4 posts in 1121 days

#7 posted 11-02-2012 02:08 AM

You know that some companies have a “box” like a CONEX box that they’ll put the wood in and “tent” it for you. I saw that’s how they saved some antiques in California for a museum. The stuff had to be stored until the display was ready and they didn’t want it to deteriorate more, plus they didn’t want the termites to get into other artwork in storage. Never give up, never surrender!

View fumehappy's profile


137 posts in 1341 days

#8 posted 11-02-2012 02:17 AM

If the item is small enough you can “cook” it in the oven or an outdoor grill. I’ve read an internal temperature of 140 for an hour will do the trick, but when i grilled my old pre-lateral stanley, i did it at 250 for 4 hours. no finish on it left to worry about.

View Luke's profile


288 posts in 1776 days

#9 posted 11-02-2012 11:38 PM

Thats my fear, that a while down the road, they will show up… The stock is too big to “cook” all though perhaps next year in the summer I can build a desecrate solar kiln in my back yard. I live in suburbia, so I don’t have a lot of freedom to do what I want.

View nelsonpitter's profile


2 posts in 604 days

#10 posted 04-03-2014 08:08 AM

It is very common with old wood. Sometime we feel that wood is deteriorated from only a single corner but it may possible that complete wood eaten by termites.

-- Nelson Pitter

View Thatcher's profile


32 posts in 1780 days

#11 posted 09-07-2015 01:35 AM

Thanks for this helpful discussion. I’ve just repurposed some untreated unfinished pine from one home project (a filler for a pass through) into another (a bookcase). I want to urethane the bookcase. However I noticed a pile of what I think is frass and one kick hole. We have also been accumulating other evidence that it is time to get the bug people to do an investigation and a possible tenting of the home. We live in Hawaii where some say that tenting is something you can expect to do every five years. Ours was last tented, as is required, just before we bought it 5 1/2 years ago.

So I the question I am researching is it better to urethane now or after a tenting / treatment?
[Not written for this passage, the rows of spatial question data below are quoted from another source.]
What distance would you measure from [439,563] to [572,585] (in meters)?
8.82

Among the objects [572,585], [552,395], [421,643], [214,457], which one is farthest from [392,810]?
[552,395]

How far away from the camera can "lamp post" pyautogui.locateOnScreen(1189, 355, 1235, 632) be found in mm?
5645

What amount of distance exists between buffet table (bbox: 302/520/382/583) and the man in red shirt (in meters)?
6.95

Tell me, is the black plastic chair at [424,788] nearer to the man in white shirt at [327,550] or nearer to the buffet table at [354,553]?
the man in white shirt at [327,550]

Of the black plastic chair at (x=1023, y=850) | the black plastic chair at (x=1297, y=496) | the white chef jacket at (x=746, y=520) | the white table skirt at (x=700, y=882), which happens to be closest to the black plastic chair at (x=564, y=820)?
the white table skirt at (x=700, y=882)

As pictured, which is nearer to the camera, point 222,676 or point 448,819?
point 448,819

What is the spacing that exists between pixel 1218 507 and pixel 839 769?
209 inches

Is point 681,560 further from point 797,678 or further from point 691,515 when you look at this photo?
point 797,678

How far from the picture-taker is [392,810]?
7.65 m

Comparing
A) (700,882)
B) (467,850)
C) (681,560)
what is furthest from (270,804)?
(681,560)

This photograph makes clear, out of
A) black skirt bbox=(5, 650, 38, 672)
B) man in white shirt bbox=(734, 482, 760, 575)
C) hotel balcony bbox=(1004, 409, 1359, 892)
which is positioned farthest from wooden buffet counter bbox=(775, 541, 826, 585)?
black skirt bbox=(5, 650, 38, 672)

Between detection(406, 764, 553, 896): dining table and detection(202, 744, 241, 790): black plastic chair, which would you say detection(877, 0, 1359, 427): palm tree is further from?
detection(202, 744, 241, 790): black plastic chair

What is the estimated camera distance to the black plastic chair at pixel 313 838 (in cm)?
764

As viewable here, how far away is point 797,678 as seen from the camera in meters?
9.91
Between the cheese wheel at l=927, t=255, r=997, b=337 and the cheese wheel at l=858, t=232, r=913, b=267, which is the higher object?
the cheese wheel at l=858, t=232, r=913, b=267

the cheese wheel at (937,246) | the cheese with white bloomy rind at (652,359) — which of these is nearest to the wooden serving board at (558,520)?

The termites clearly can eat through the urethane but if they haven’t done so by the treatment, will the treatment protect the wood or have I just protected the termites from the treatment?

I should probably repost as a new thread but I wanted to collect my thoughts after reading these posts, which unforuneately for you, dear reader, is best done by writing them down.

-- -T

View Thatcher's profile


32 posts in 1780 days

#12 posted 09-07-2015 01:37 AM

PS. I’m sure that I’m dealing with dry wood termites.

-- -T

View WDHLT15's profile


1416 posts in 1565 days

#13 posted 09-07-2015 11:42 AM


If it is powderpost beetles, the tunnels in the wood will be filled with frass (sawdust excrement) from the beetle. I believe that termite tunnels are open all the way and are not filled with sawdust. Look at the tunnels and check.

Powderpost beetles can come out of the wood several years after you build your project and finish it. Just because you are not seeing new sawdust now does not make you safe. The eggs and larvae can still be in there.

The sure fire way to get rid of them is to get the wood into a kiln and heat the wood to an internal wood temp of over 133 degrees for several hours. The way that I do it is to heat the wood in the kiln up to 150 degrees air temp, and hold that temp for 24 hours. Check and see if there is a kiln in your area that will heat treat the wood for you.

-- Danny Located in Perry, GA. Forester. Wood-Mizer LT40HD35 Sawmill. Nyle L53 Dehumidification Kiln.